Chancellor George Osborne's deficit-busting plans are back on track after official figures revealed a slight reduction in the amount of money borrowed by the Government in May.
Public sector net borrowing, excluding financial intervention such as bank bailouts, was £17.4 billion, compared to £18.5 billion in the same month last year.
The Chancellor was dealt a blow last month when public borrowing for April came in far higher than expectations - in the first month that the Government's spending cuts should have started to kick in.
The May figure - in line with City expectations - brings total public borrowing for the financial year to date to £27.4 billion.
Tax and spending watchdog the Office for Budget Responsibility (OBR) has forecast total public borrowing for the year to March 2012 of £122 billion, which has been adopted as a target by the Government.

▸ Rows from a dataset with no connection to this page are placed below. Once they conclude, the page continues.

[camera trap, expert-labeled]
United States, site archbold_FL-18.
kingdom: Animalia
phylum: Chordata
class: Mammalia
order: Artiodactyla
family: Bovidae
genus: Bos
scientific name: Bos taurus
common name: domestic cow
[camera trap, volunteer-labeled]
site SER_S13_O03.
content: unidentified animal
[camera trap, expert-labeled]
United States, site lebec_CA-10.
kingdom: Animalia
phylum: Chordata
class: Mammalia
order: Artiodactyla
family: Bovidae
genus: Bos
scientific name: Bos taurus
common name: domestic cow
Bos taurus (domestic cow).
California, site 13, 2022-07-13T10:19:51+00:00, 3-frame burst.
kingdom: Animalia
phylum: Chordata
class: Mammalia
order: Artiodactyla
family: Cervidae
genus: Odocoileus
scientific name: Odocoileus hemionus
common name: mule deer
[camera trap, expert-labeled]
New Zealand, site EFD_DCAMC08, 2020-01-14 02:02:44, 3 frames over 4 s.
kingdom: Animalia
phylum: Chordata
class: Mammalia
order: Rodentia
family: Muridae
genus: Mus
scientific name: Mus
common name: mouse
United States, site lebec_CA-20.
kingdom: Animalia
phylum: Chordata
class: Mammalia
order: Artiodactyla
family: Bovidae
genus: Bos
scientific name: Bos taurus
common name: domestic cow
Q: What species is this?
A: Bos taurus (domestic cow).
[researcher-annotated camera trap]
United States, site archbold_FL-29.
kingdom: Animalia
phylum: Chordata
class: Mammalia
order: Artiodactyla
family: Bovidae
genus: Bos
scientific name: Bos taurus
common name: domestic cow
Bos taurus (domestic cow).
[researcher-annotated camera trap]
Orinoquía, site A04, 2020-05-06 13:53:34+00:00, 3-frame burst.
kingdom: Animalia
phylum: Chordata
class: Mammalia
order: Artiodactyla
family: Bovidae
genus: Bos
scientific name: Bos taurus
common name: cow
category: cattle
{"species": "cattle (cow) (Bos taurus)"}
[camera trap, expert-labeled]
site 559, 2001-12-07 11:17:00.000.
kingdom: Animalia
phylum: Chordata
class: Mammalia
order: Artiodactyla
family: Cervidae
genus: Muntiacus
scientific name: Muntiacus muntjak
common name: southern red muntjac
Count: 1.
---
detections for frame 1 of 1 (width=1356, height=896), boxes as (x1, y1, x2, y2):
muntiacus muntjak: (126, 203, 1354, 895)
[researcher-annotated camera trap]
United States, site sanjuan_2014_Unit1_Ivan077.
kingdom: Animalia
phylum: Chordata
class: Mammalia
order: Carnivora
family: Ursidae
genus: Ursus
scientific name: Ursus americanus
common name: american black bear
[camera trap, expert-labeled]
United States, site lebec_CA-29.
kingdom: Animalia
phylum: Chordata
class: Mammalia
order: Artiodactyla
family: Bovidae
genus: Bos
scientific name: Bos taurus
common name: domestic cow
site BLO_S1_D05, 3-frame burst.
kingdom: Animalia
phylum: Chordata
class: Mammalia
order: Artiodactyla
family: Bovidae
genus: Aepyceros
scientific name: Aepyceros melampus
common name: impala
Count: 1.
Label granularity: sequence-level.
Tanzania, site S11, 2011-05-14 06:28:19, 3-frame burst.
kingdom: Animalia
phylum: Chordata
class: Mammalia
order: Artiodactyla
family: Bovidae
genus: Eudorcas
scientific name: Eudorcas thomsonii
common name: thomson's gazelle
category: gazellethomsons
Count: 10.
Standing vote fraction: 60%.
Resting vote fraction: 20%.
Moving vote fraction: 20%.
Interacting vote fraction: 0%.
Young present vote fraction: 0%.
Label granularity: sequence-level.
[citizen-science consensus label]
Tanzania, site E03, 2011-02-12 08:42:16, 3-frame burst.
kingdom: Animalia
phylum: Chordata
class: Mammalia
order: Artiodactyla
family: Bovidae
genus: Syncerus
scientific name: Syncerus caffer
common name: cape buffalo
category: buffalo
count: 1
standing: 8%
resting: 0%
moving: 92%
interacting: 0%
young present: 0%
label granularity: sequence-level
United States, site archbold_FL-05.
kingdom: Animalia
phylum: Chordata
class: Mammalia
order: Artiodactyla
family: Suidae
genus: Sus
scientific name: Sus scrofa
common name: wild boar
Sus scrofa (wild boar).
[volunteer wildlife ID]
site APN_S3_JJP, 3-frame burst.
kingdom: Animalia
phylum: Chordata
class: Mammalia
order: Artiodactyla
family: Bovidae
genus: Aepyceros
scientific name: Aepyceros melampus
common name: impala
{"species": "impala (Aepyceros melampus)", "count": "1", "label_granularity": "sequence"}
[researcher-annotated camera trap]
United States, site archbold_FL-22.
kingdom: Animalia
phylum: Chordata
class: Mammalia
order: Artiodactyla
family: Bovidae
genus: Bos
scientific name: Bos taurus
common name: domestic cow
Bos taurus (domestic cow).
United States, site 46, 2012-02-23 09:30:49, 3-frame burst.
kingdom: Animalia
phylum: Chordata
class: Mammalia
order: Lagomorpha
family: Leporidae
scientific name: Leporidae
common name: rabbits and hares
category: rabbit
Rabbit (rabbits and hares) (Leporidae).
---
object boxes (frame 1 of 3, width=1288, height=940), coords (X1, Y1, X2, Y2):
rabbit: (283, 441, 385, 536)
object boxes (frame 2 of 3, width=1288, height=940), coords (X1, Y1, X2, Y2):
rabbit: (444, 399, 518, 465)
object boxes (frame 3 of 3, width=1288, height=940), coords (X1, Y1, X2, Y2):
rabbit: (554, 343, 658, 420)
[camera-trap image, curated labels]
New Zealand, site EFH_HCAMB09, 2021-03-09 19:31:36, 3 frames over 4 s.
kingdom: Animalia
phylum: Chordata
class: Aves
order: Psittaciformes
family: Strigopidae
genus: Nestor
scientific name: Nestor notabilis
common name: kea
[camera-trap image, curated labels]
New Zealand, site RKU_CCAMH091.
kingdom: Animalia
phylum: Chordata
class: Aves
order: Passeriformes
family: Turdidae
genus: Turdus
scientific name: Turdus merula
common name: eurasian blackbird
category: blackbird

The coalition borrowed £143.2 billion in the last financial year, slightly less than the £146 billion forecast by the OBR. Public borrowing decreased last month after an 8.2% year-on-year increase in tax receipts to £38 billion overshadowed a 2.2% increase in Government spending to £51.7 billion.
Within the Government's tax receipts was a 16.7% increase in value added tax (VAT) takings, compared to May last year, which reflects the VAT increase from 17.5% to 20% introduced in January.
But, within expenditure, the figures showed the Government is still struggling to keep a lid on its soaring interest payments, which saw the largest year-on-year spending increase of 8.9% to £4.4 billion.
Elsewhere, the figures showed net debt, excluding financial interventions, was £920.9 billion, equivalent to 60.6% of gross domestic product (GDP), a record high.
The Chancellor received a boost earlier this month after the International Monetary Fund endorsed his deficit-reduction plans, adding that they "remained essential". But economists have warned that the impact of the cuts may damage the faltering economic recovery, which in turn would reduce the Government's tax income.